Exercise details: The required output is the lines below from the line containing "OFFSITE COALDALE, AB*" to the line containing "Praha kdysi a", inclusive, retyped exactly. No other lines belong in it.

Data for the task:
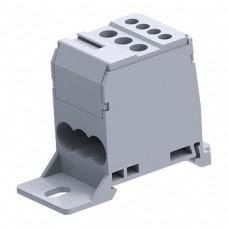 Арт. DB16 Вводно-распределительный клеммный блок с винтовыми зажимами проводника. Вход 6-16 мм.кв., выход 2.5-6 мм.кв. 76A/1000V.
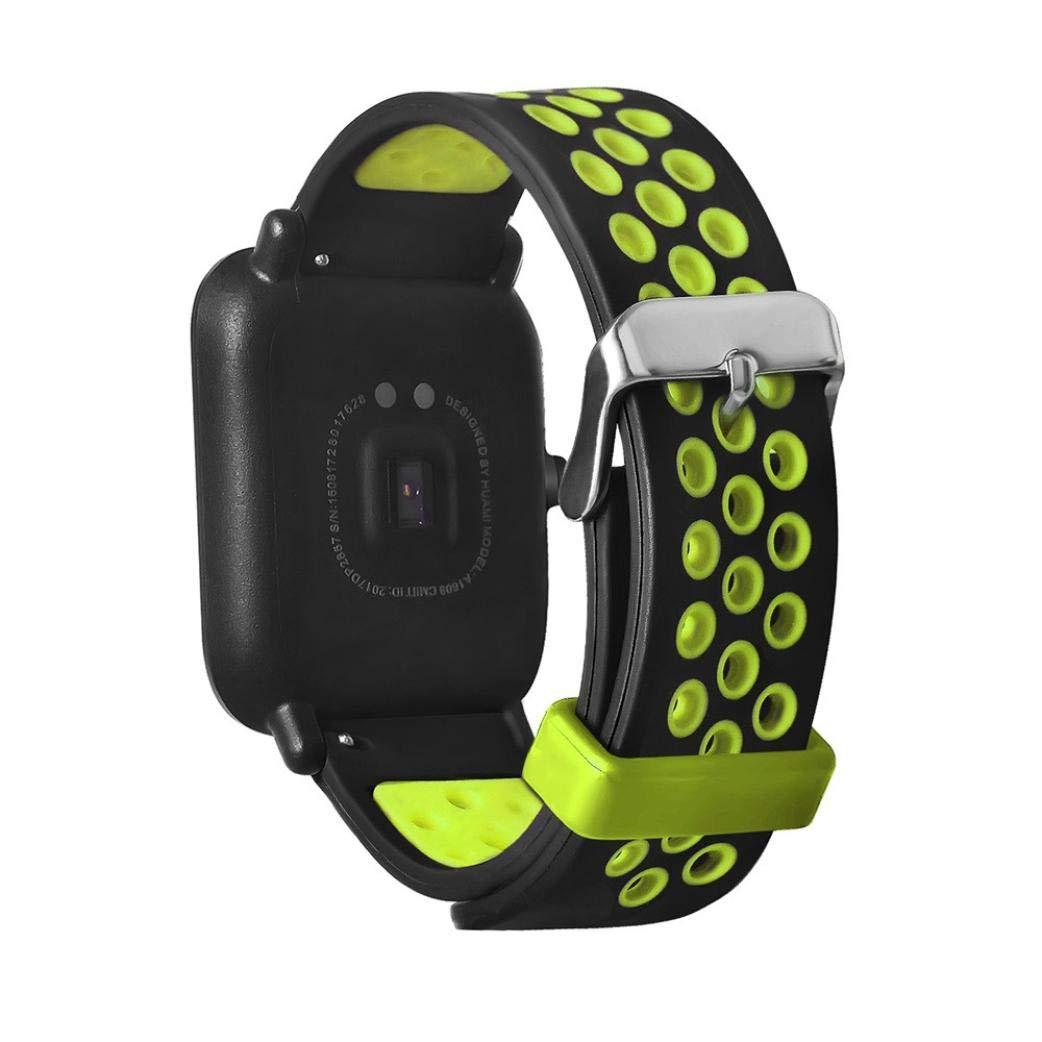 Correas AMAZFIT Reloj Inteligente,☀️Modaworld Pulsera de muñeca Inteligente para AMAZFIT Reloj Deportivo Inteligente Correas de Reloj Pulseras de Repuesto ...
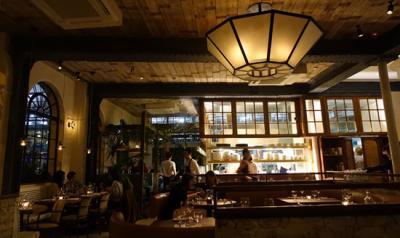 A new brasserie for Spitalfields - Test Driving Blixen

--

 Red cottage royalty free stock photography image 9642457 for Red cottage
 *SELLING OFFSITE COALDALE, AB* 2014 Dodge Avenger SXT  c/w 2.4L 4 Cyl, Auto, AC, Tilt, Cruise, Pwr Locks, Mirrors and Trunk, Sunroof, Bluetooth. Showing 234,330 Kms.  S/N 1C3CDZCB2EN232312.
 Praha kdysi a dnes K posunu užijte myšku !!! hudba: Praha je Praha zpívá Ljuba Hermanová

Solution to the problem:
 *SELLING OFFSITE COALDALE, AB* 2014 Dodge Avenger SXT  c/w 2.4L 4 Cyl, Auto, AC, Tilt, Cruise, Pwr Locks, Mirrors and Trunk, Sunroof, Bluetooth. Showing 234,330 Kms.  S/N 1C3CDZCB2EN232312.
 Praha kdysi a dnes K posunu užijte myšku !!! hudba: Praha je Praha zpívá Ljuba Hermanová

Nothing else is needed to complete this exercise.